I started to regain my self confidence by trying to get out of that “ emo ” phase I was in, I didn’t want to be known as someone that lacked confidence. I wanted to be known as a strong independent woman, I felt that is what I should be. So that’s when I started to make a change in my lifestyle and how I acted. First I started by changing my wardrobe from dark things with skulls to colorful upbeat and happy things. I also started to changing the music I listened to, started getting into Bob Marley, I listened to other artists who tried to make their music create a positive change in the world. Instead of “ Pierce The Veil ” and other gothic bands that made me doubt myself in many things that I did.

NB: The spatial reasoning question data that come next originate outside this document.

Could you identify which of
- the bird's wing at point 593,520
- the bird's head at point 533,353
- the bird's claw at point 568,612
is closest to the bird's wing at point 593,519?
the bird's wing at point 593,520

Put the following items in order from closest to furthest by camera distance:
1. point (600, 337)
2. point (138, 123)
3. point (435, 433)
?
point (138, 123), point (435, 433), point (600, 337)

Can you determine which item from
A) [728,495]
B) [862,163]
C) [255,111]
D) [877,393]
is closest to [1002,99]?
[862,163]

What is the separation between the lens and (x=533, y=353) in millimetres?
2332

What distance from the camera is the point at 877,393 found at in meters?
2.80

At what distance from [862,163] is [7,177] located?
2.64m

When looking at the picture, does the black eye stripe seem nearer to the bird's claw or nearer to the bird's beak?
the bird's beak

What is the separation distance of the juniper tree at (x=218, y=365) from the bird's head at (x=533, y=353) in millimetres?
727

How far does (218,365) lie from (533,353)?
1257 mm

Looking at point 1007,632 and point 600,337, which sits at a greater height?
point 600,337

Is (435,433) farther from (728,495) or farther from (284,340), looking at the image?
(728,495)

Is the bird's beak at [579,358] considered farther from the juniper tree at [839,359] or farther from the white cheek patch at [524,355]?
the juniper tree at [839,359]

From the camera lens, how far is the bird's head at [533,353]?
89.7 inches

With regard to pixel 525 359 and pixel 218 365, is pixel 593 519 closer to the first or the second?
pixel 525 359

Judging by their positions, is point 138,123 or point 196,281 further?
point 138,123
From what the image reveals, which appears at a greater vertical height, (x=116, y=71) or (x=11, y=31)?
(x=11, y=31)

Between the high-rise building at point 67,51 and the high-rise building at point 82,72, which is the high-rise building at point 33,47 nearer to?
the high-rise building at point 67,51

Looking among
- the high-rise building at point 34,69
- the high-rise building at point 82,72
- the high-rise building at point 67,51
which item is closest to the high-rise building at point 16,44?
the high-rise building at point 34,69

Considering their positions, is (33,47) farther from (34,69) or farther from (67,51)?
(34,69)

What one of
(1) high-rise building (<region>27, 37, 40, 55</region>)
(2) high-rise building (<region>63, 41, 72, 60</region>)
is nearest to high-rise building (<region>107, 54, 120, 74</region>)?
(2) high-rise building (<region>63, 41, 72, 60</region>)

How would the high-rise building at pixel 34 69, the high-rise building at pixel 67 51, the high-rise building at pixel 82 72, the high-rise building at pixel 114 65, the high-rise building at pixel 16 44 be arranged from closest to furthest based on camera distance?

Before I’d moved on in the back of my mind I always make myself do things the “ emo way ”, I wanted to fit in.
In sixth grade or maybe seventh grade Mrs. Gray started a group for girls who were shy or she could needed help or something along those lines. We went to a place called Trigger Boxing, and since I went to that group my life has never been the same. When we went there we pushed ourselves to the limit, we boxed our little hearts out. When we came back to school the next day we’d be so sore and our muscles ached. Bill the owner and Gabby his apprentice make us workout until our muscles shook, they did not take crap from the girls, period. They wanted us to be prepared for anything or one that came our way tried to hurt us. We mostly took boxing to boost our self confidence and confidence in general, the type of boxing we took was self defense.
But now in present times, I’m doing okay. The good thing about eighth grade is that I’m not dealing with self confidence issues, I basically do what I want. I’m not struggling with that problem anymore. But now I’m struggling with a new problem that came along. I am dealing with depression. When I wake up I don’t want to do anything, I don’t have the motivation to or will to do anything. When I smile or laugh it feels fake, I’m doing it so they don’t think something is wrong. Because I know they will want to talk about it, and try to come up with different solutions. But I’ve already tried to get rid of it but it stays exactly where it wants to.
I want to focus more on me overcoming self confidence. I overcame that, it was hard for me but you can do it too. I’m doing okay in the present, I’m working on the problems that face me today. Lately I been trying to stay positive it’s hard when I’m alone though. When I’m alone I think about depressing thoughts, and I am not motivated to do anything. I overcame about myself confidence I don’t care how I look in front of other people (I don’t want to be a jerk though). I don’t need to dress up and wear makeup to be comfortable in my own skin, I feel comfortable in a sweatshirt and jeans. I don’t need to wear a dress and put makeup on my face because my freckles annoy me.